Entertainment One, £12.99

That Elvis Presley turned up at the White House gates early on 21 December 1970 with a hand-written letter asking for a meeting with then-President Richard Nixon is established fact. So is Presley's motive - he wanted a Federal narcotics agent's badge - and the eventual outcome, a bizarre visit to the Oval Office to meet Tricky Dick, receive the badge and pose for a photograph. The snap still exists (Google it: it's just as creepily weird as you imagine it would be) but although notes were taken by an aide, there is no recording of the meeting. It wasn't until two months later that Nixon initiated the practice.
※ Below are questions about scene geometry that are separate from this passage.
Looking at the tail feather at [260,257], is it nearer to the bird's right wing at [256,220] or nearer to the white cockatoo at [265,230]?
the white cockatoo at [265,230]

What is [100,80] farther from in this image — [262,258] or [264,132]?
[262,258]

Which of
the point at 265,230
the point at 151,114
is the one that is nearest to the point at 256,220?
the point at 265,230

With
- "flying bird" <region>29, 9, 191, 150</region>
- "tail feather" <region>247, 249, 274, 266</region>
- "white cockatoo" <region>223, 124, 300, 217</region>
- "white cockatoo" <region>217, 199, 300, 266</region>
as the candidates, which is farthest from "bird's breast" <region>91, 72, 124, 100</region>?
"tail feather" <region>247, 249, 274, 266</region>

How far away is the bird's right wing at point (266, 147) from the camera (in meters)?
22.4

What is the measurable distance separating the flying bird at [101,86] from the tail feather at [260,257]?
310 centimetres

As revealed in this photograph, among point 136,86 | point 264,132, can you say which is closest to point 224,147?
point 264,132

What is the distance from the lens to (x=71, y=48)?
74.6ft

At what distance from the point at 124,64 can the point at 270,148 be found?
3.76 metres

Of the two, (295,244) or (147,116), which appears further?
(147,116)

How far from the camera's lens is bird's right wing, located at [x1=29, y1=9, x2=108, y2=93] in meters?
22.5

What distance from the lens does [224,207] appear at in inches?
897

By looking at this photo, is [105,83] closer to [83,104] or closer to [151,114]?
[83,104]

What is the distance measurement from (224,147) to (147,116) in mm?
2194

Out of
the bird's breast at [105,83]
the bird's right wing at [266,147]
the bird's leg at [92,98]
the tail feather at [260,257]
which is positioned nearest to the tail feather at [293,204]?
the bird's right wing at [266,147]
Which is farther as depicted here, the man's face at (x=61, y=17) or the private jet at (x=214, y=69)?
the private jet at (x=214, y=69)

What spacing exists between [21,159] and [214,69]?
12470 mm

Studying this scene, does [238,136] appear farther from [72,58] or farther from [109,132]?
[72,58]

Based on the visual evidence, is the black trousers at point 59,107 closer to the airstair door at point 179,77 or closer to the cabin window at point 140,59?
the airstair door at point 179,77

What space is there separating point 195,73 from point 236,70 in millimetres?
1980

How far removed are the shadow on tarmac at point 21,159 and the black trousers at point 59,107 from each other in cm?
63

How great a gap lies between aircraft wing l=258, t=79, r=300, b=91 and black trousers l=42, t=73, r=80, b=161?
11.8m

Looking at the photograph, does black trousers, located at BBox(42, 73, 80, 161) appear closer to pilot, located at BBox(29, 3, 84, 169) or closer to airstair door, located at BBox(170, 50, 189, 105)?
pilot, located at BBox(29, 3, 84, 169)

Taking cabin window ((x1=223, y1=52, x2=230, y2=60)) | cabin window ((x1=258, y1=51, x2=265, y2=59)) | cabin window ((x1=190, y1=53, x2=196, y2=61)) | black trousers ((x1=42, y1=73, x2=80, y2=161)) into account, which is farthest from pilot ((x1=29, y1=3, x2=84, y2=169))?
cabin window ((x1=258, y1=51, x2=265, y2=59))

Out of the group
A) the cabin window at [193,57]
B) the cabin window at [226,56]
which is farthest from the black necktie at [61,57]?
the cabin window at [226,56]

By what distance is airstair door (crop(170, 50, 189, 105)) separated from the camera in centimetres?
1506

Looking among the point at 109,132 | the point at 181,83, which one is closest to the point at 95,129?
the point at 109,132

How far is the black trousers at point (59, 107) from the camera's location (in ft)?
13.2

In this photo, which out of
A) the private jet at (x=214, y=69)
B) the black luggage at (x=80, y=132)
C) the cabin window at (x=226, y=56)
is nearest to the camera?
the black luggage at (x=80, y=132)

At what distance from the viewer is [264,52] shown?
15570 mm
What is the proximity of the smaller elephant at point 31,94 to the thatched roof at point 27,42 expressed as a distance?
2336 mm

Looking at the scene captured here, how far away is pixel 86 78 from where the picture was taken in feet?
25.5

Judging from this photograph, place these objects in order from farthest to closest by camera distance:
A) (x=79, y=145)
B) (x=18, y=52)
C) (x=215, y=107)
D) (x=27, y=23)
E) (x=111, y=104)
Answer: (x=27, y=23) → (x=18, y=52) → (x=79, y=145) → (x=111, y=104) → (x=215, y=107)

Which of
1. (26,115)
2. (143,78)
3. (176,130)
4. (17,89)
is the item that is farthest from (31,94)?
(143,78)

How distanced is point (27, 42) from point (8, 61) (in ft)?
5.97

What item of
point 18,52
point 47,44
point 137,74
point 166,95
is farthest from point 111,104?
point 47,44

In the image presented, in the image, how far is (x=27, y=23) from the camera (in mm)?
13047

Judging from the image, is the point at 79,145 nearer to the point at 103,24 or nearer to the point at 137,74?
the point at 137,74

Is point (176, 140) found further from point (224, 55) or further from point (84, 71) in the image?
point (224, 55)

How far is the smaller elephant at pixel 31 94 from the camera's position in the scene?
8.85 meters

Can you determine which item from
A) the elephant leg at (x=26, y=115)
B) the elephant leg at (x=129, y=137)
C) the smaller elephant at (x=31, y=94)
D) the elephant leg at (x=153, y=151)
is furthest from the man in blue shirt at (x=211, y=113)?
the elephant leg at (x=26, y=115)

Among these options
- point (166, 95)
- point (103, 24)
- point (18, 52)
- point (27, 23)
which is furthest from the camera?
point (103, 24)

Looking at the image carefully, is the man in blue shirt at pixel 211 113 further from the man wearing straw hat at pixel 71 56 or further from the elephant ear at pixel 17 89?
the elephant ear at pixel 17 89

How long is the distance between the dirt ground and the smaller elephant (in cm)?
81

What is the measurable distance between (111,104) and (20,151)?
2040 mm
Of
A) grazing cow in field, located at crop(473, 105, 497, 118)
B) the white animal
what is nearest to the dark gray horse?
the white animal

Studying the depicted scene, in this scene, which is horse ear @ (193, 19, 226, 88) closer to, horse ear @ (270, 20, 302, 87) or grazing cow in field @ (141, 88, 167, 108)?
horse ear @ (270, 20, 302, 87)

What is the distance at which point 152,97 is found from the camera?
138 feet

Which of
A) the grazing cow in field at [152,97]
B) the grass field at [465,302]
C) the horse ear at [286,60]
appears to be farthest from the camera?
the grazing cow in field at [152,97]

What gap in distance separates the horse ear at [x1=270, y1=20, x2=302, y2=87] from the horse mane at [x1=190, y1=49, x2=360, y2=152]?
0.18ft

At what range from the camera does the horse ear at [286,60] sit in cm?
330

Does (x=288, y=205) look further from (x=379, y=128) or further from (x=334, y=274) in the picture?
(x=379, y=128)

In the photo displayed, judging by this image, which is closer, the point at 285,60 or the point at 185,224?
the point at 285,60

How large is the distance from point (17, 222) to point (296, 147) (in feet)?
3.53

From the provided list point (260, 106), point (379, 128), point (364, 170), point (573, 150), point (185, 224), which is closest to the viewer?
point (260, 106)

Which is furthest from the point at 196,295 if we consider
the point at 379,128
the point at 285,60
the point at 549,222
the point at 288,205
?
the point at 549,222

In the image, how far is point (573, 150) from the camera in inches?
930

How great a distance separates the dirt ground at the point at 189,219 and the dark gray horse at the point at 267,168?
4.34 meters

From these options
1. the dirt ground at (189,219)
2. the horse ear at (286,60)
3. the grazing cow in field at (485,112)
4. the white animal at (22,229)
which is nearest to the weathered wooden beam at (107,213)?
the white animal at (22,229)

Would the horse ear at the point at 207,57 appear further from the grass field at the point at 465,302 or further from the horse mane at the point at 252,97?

Into this handy absence of facts steps comedy-drama Elvis & Nixon, directed by Liza Johnson and starring Kevin Spacey as the President and Michael Shannon as The King, though the story is seen mostly from the point of view of Presley's put-upon buddy and fixer Jerry Schilling (British actor Alex Pettyfer).

There's a little too much set-up and some flabby scenes involving Presley's aimless activities as he waits to hear whether Nixon will see him. But from the moment he sets foot in the White House and checks in his firearms in front of an exasperated secret service officer, the film is comedy gold. Shannon is hampered slightly by not looking much like Presley (though he could pass for a young Jack Palance) but Spacey's turn as the President is pitch-perfect, right down to the mannerisms, the rasping growl and the potty mouth. That it could soon be Donald Trump sitting in the Oval Office entertaining the famously right-wing Ted Nugent adds a certain frisson to the whole thing.

The Man Who Fell To Earth (18)

Studio Canal, £19.99

David Bowie was no slouch when it came to acting, but Nicolas Roeg's wonderful 1976 adaptation of Walter Tevis's novella is probably his high watermark. Bowie plays Thomas Newton, an alien trying to ship water back to his home planet and delivers an absolutely gripping performance. A cult film in anyone's book, it has long been a staple of late night television but this 40th anniversary 4K restoration gives it a new lease of life and has been conducted in consultation with Roeg and cinematographer Anthony Richmond. The four-disc set contains a wealth of extras and interviews (including one with artist and film-maker Sam Taylor-Johnson) and also contains the CD soundtrack. Roeg, in his wisdom, decided against letting Bowie do the music and instead commissioned John Phillips, formerly of The Mamas And Papas. That slight aside, The Man Who Fell To Earth has everything for Bowie fans.